Now, how does the user actually input their credit card and e-mail? Do I still create a form like so:

Code:

<form action="http://url_to_script_Jason_provided" method="post" name="Cancel" id="Cancel">
  <input name="creditcard" type="text" id="creditcard" value="Credit Card #" size="16" maxlength="16">
  <input name="email" type="text" id="email" value="E-mail Address" size="16" maxlength="50">
  <input type="hidden" name="merchant_id" value="139">
  <input type="hidden" name="sku" value="LLPMTRIALC">
  <input type="hidden" name="user" value="">
  <input type="hidden" name="password" value="">
</form>

Where you put:

Code:

'username=' . urlencode($username) . '&password=' .
                  urlencode($password)

Do I change this to:

Code:

'username=' . urlencode(MY_REAL_USERNAME) . '&password=' .
                  urlencode(MY_REAL_PASSWORD)

Or does your php script read from the form where I put name="user" value="" and name="password" value="" ??

Thanks again, so much. I'm more a designer than coder. This is helping me a lot.

[Spathiphyllum]

Do I change this to:

Code:

'username=' . urlencode(MY_REAL_USERNAME) . '&password=' .
                  urlencode(MY_REAL_PASSWORD)

Or does your php script read from the form where I put name="user" value="" and name="password" value="" ??

I'll let jason handle the specifics so as not to confuse things too much; but, the $username and $password strings are variable expressions and you will not enter a particular value for them. The values for these variables should be derived dynamically from the form submission input page. The php script should parse the form's return key:value combination and extract the "username" and "password" strings from the entire returned string (among the others). jason has not provided you with that portion of input string parsing. I don't work with php to tell you what subroutine is preferred. Just know that the form's input string will need to be accepted by the php script, disassembled into key:value pairs, the values checked for sanity and security, and those "cleaned" values inserted into the proper place in the $curl object.

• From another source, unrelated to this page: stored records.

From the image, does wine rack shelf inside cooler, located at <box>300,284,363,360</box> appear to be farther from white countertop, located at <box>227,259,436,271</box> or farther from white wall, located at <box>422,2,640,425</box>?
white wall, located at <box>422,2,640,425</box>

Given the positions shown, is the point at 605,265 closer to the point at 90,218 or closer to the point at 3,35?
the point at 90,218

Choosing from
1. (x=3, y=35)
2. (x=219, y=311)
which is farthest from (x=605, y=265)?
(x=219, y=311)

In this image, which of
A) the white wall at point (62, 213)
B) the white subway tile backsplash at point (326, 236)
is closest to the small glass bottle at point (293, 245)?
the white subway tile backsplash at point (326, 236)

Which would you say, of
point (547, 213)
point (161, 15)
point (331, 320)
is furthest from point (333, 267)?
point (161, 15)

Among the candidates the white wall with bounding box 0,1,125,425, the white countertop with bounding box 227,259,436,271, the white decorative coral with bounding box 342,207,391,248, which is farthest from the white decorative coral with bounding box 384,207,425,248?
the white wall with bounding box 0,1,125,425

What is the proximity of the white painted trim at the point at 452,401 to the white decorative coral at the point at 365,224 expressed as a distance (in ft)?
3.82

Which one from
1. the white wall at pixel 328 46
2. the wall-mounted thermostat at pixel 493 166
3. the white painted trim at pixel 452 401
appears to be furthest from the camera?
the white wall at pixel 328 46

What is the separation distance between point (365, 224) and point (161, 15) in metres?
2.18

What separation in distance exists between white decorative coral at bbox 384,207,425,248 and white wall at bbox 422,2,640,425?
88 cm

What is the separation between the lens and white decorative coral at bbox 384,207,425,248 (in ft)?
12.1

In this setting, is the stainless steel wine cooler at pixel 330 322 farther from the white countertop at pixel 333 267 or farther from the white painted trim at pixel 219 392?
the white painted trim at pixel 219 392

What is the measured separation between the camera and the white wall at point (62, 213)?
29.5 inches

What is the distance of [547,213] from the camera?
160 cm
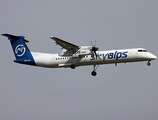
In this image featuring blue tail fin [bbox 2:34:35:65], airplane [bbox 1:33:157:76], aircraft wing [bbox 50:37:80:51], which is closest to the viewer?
aircraft wing [bbox 50:37:80:51]

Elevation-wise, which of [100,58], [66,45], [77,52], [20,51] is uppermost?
[66,45]

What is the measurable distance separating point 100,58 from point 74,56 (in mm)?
3138

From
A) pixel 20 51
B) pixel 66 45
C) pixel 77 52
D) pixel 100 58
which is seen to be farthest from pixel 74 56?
pixel 20 51

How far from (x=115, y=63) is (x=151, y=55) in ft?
14.2

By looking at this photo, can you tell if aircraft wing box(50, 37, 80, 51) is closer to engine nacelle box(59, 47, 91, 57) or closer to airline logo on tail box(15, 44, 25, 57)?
engine nacelle box(59, 47, 91, 57)

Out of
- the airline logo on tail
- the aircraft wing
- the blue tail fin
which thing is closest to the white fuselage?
the blue tail fin

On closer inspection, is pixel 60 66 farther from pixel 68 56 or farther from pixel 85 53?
pixel 85 53

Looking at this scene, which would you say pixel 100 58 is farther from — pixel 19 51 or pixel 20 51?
pixel 19 51

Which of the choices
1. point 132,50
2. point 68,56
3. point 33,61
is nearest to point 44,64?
point 33,61

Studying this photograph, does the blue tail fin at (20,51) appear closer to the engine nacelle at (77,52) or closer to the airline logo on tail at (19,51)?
the airline logo on tail at (19,51)

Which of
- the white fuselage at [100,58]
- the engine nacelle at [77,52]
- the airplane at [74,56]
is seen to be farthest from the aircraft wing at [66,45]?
the white fuselage at [100,58]

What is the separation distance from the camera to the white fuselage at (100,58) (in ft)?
91.0

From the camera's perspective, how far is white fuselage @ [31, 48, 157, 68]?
91.0 feet

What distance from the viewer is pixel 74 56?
1106 inches
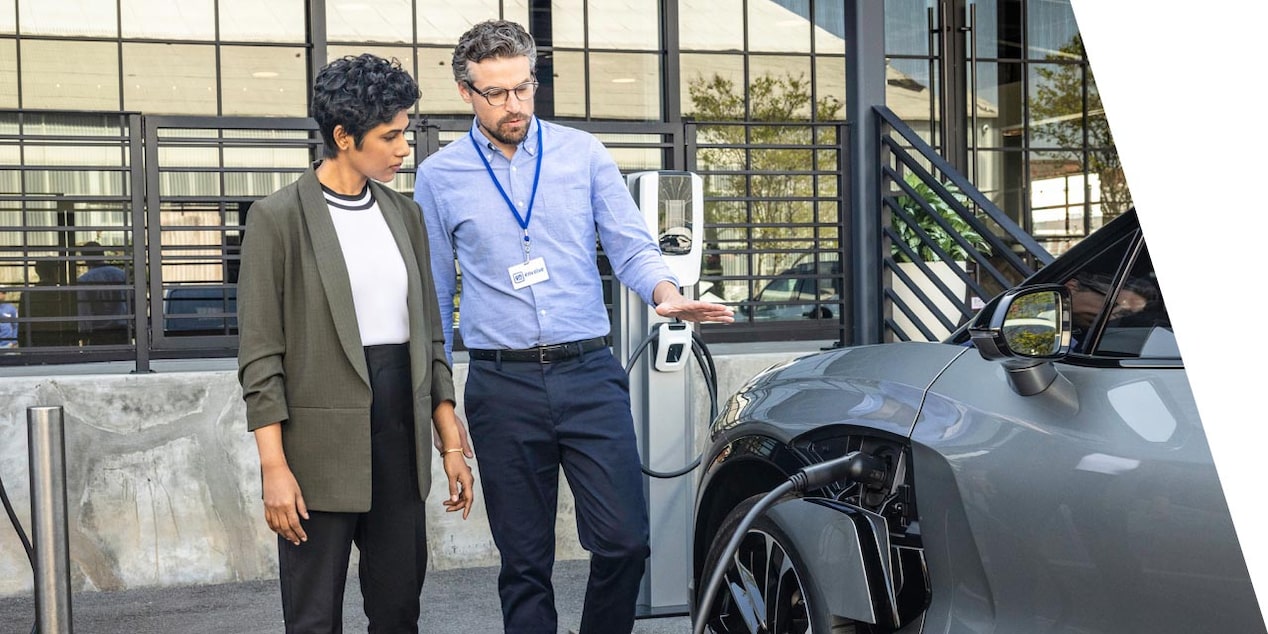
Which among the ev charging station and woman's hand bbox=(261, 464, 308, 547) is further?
the ev charging station

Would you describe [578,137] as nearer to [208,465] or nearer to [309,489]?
[309,489]

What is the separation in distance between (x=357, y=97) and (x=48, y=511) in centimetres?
139

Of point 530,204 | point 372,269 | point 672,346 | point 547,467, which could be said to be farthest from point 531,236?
point 672,346

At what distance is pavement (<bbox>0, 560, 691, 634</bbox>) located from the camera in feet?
16.4

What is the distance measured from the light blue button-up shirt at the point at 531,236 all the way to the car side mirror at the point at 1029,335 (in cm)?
140

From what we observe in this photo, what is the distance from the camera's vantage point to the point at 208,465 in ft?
18.4

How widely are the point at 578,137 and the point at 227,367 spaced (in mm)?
3079

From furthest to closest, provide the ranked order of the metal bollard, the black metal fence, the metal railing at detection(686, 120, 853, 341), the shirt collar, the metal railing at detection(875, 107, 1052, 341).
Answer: the metal railing at detection(686, 120, 853, 341)
the metal railing at detection(875, 107, 1052, 341)
the black metal fence
the shirt collar
the metal bollard

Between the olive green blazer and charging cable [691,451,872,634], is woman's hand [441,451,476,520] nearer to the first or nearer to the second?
the olive green blazer

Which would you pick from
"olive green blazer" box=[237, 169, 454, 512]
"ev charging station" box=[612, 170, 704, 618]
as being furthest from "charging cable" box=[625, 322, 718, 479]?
"olive green blazer" box=[237, 169, 454, 512]

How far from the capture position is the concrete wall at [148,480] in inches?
217

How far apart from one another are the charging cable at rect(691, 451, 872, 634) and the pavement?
169 cm

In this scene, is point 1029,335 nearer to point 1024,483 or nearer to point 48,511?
point 1024,483

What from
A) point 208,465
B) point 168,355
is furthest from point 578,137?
point 168,355
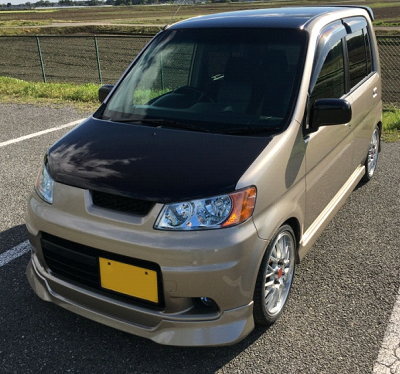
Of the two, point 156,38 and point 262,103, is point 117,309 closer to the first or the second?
point 262,103

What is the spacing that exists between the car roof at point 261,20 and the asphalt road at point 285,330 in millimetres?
1794

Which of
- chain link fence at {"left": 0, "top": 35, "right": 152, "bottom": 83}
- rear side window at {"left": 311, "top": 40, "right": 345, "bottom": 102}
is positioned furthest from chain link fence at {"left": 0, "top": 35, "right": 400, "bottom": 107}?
rear side window at {"left": 311, "top": 40, "right": 345, "bottom": 102}

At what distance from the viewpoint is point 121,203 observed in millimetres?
2355

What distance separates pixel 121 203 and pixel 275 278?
1071 mm

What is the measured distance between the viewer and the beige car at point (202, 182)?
2270 millimetres

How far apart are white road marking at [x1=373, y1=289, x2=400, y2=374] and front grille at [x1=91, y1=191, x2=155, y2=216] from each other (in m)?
1.52

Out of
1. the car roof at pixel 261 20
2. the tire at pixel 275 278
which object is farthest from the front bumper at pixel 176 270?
the car roof at pixel 261 20

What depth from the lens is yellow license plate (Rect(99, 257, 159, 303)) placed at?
7.47ft

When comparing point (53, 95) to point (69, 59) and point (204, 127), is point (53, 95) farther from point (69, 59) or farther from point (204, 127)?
point (69, 59)

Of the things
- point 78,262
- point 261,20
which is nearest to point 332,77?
point 261,20

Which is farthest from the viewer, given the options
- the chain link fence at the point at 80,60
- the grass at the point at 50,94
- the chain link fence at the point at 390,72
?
the chain link fence at the point at 80,60

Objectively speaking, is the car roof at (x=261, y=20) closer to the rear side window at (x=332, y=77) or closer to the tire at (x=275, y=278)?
the rear side window at (x=332, y=77)

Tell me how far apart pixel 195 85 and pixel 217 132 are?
31.2 inches

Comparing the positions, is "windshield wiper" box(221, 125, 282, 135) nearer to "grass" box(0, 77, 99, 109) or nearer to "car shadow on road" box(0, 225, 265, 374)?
"car shadow on road" box(0, 225, 265, 374)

Simply, the HTML form (which you seem to have constructed properly) accepts values and it passes that long string of user data (../script.php?(key=value&)n); that string is accepted by the php script after form submission and broken down again into component parts, and those component parts are assigned to specific spots in the $curl object which will, subsequently, pass that information on to the other server.

Just to be clear, I believe the username/password values are from the customer and NOT some confirmation data from you - the merchant. If the data that needs to be sent to the third party server is actually unique information from the merchant, then you would need to get that information elsewhere and, perhaps, hardcoding the values as you did in your other example would be appropriate.

I hope this helps but I'd suggest you wait for jason to clarify this a bit more. This might nudge you along until he gets here.

[Connie]

Can't help you with the code, but I am wondering. Is this form on your site going to be a secure page? If not I don't think most people won't fill in their CC number.

[EliteRides]

poo... no delete capability in this board. Disregard this reply.